[Spatial question entries]
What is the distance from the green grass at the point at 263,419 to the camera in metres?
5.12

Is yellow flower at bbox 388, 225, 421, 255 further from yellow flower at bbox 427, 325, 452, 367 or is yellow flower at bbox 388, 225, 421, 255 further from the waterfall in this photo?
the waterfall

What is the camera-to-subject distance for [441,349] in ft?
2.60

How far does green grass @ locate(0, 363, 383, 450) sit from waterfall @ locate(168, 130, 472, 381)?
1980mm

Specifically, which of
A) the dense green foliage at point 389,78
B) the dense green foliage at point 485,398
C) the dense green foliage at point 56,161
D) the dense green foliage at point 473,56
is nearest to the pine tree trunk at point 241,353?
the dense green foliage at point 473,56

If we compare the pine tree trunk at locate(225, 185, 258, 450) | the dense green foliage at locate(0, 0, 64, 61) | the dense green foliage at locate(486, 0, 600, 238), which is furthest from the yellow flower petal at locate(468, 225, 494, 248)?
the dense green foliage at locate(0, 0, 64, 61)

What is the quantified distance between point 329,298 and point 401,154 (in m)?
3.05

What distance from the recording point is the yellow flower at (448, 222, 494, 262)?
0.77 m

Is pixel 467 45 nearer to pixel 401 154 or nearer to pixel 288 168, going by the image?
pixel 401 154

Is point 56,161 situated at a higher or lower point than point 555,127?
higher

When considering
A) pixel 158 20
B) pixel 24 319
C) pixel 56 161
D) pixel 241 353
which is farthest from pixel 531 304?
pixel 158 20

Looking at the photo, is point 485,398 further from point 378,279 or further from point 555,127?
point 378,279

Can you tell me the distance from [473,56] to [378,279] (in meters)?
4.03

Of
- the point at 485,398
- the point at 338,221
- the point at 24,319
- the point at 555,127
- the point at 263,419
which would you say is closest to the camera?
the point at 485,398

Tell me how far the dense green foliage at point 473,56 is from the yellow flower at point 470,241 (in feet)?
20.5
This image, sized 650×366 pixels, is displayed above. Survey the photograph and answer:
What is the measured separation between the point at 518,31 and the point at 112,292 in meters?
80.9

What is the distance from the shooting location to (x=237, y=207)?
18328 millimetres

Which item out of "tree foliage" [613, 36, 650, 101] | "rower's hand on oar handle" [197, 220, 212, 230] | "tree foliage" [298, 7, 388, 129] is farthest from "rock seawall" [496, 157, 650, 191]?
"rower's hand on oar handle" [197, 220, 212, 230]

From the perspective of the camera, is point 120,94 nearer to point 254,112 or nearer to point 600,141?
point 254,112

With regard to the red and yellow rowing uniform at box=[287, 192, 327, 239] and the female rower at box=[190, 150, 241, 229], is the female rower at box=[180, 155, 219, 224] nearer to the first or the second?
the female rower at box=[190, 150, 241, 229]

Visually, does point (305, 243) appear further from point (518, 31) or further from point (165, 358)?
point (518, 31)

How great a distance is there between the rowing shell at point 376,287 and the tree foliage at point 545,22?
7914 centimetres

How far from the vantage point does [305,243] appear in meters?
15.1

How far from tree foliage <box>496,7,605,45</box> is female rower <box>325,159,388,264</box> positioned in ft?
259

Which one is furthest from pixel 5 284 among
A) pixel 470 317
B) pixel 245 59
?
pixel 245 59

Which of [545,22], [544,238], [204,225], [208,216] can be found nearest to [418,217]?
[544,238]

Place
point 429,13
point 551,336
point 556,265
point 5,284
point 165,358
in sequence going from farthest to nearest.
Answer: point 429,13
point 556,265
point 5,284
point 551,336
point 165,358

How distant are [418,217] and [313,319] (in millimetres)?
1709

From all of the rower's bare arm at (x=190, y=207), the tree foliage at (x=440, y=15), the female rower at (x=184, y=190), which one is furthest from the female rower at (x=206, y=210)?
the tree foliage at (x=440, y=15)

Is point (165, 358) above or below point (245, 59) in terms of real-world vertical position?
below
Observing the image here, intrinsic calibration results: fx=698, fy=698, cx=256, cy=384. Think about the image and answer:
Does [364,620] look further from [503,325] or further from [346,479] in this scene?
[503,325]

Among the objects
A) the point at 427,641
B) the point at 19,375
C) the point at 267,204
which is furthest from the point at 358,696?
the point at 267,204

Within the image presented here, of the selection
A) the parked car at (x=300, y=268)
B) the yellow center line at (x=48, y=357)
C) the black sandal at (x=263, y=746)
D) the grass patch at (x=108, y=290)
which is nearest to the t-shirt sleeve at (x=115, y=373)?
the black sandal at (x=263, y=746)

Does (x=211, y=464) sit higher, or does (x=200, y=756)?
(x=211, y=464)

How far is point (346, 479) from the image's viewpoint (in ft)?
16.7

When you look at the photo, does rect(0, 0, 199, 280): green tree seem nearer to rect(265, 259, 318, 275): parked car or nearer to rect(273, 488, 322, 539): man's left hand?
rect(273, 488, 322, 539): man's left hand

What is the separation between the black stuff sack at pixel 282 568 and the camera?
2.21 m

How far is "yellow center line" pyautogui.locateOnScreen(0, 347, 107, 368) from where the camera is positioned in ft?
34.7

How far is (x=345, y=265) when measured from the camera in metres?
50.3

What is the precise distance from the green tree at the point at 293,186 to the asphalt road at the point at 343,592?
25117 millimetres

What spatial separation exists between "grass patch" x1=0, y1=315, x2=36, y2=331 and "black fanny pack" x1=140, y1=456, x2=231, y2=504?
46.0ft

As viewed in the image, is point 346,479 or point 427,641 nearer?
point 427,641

• _What you are asked to do_: Rewrite every line of the entries above as a JSON list of strings, one string per line, leaving out the blank lines.

• _Complete response_:
[
  "What is the distance from the green grass at the point at 263,419 to the camera in metres?",
  "5.12",
  "Is yellow flower at bbox 388, 225, 421, 255 further from yellow flower at bbox 427, 325, 452, 367 or is yellow flower at bbox 388, 225, 421, 255 further from the waterfall in this photo?",
  "the waterfall",
  "What is the camera-to-subject distance for [441,349] in ft?",
  "2.60",
  "How far does green grass @ locate(0, 363, 383, 450) sit from waterfall @ locate(168, 130, 472, 381)?",
  "1980mm",
  "Specifically, which of",
  "A) the dense green foliage at point 389,78",
  "B) the dense green foliage at point 485,398",
  "C) the dense green foliage at point 56,161",
  "D) the dense green foliage at point 473,56",
  "is nearest to the pine tree trunk at point 241,353?",
  "the dense green foliage at point 473,56",
  "If we compare the pine tree trunk at locate(225, 185, 258, 450) | the dense green foliage at locate(0, 0, 64, 61) | the dense green foliage at locate(486, 0, 600, 238), which is furthest from the yellow flower petal at locate(468, 225, 494, 248)?",
  "the dense green foliage at locate(0, 0, 64, 61)",
  "What is the quantified distance between point 329,298 and point 401,154 (in m)?",
  "3.05",
  "What distance from the recording point is the yellow flower at (448, 222, 494, 262)?",
  "0.77 m",
  "Is pixel 467 45 nearer to pixel 401 154 or nearer to pixel 288 168, going by the image?",
  "pixel 401 154",
  "Is point 56,161 situated at a higher or lower point than point 555,127?",
  "higher",
  "When considering",
  "A) pixel 158 20",
  "B) pixel 24 319",
  "C) pixel 56 161",
  "D) pixel 241 353",
  "which is farthest from pixel 531 304?",
  "pixel 158 20",
  "Looking at the photo, is point 485,398 further from point 378,279 or further from point 555,127?",
  "point 378,279",
  "Can you tell me the distance from [473,56] to [378,279] (in meters)?",
  "4.03",
  "Of",
  "- the point at 485,398",
  "- the point at 338,221",
  "- the point at 24,319",
  "- the point at 555,127",
  "- the point at 263,419",
  "which would you say is closest to the camera?",
  "the point at 485,398",
  "Tell me how far the dense green foliage at point 473,56 is from the yellow flower at point 470,241 (in feet)?",
  "20.5",
  "This image, sized 650×366 pixels, is displayed above. Survey the photograph and answer:",
  "What is the measured separation between the point at 518,31 and the point at 112,292 in meters?",
  "80.9",
  "What is the distance from the shooting location to (x=237, y=207)?",
  "18328 millimetres",
  "Which item out of \"tree foliage\" [613, 36, 650, 101] | \"rower's hand on oar handle\" [197, 220, 212, 230] | \"tree foliage\" [298, 7, 388, 129] is farthest from \"rock seawall\" [496, 157, 650, 191]?",
  "\"rower's hand on oar handle\" [197, 220, 212, 230]",
  "From the perspective of the camera, is point 120,94 nearer to point 254,112 or nearer to point 600,141?",
  "point 254,112",
  "With regard to the red and yellow rowing uniform at box=[287, 192, 327, 239] and the female rower at box=[190, 150, 241, 229], is the female rower at box=[180, 155, 219, 224] nearer to the first or the second?",
  "the female rower at box=[190, 150, 241, 229]",
  "Visually, does point (305, 243) appear further from point (518, 31) or further from point (165, 358)?",
  "point (518, 31)",
  "How great a distance is there between the rowing shell at point 376,287 and the tree foliage at point 545,22?",
  "7914 centimetres",
  "How far from the vantage point does [305,243] appear in meters?",
  "15.1",
  "How far from tree foliage <box>496,7,605,45</box> is female rower <box>325,159,388,264</box> positioned in ft?",
  "259",
  "Which one is furthest from pixel 5 284 among",
  "A) pixel 470 317",
  "B) pixel 245 59",
  "?",
  "pixel 245 59",
  "Which of [545,22], [544,238], [204,225], [208,216] can be found nearest to [418,217]?",
  "[544,238]",
  "Place",
  "point 429,13",
  "point 551,336",
  "point 556,265",
  "point 5,284",
  "point 165,358",
  "in sequence going from farthest to nearest.",
  "Answer: point 429,13",
  "point 556,265",
  "point 5,284",
  "point 551,336",
  "point 165,358",
  "How distant are [418,217] and [313,319] (in millimetres)?",
  "1709",
  "From all of the rower's bare arm at (x=190, y=207), the tree foliage at (x=440, y=15), the female rower at (x=184, y=190), which one is furthest from the female rower at (x=206, y=210)?",
  "the tree foliage at (x=440, y=15)",
  "Is point (165, 358) above or below point (245, 59) in terms of real-world vertical position?",
  "below",
  "Observing the image here, intrinsic calibration results: fx=698, fy=698, cx=256, cy=384. Think about the image and answer:",
  "Does [364,620] look further from [503,325] or further from [346,479] in this scene?",
  "[503,325]",
  "Among the objects",
  "A) the point at 427,641",
  "B) the point at 19,375",
  "C) the point at 267,204",
  "which is furthest from the point at 358,696?",
  "the point at 267,204",
  "Within the image presented here, of the selection",
  "A) the parked car at (x=300, y=268)",
  "B) the yellow center line at (x=48, y=357)",
  "C) the black sandal at (x=263, y=746)",
  "D) the grass patch at (x=108, y=290)",
  "which is nearest to the t-shirt sleeve at (x=115, y=373)?",
  "the black sandal at (x=263, y=746)",
  "Does (x=211, y=464) sit higher, or does (x=200, y=756)?",
  "(x=211, y=464)",
  "How far is point (346, 479) from the image's viewpoint (in ft)?",
  "16.7",
  "When you look at the photo, does rect(0, 0, 199, 280): green tree seem nearer to rect(265, 259, 318, 275): parked car or nearer to rect(273, 488, 322, 539): man's left hand?",
  "rect(273, 488, 322, 539): man's left hand",
  "What is the separation between the black stuff sack at pixel 282 568 and the camera?",
  "2.21 m",
  "How far is \"yellow center line\" pyautogui.locateOnScreen(0, 347, 107, 368) from where the camera is positioned in ft?",
  "34.7",
  "How far is (x=345, y=265) when measured from the camera in metres?",
  "50.3",
  "What is the precise distance from the green tree at the point at 293,186 to the asphalt road at the point at 343,592?",
  "25117 millimetres",
  "What spatial separation exists between \"grass patch\" x1=0, y1=315, x2=36, y2=331 and \"black fanny pack\" x1=140, y1=456, x2=231, y2=504?",
  "46.0ft",
  "As viewed in the image, is point 346,479 or point 427,641 nearer?",
  "point 427,641"
]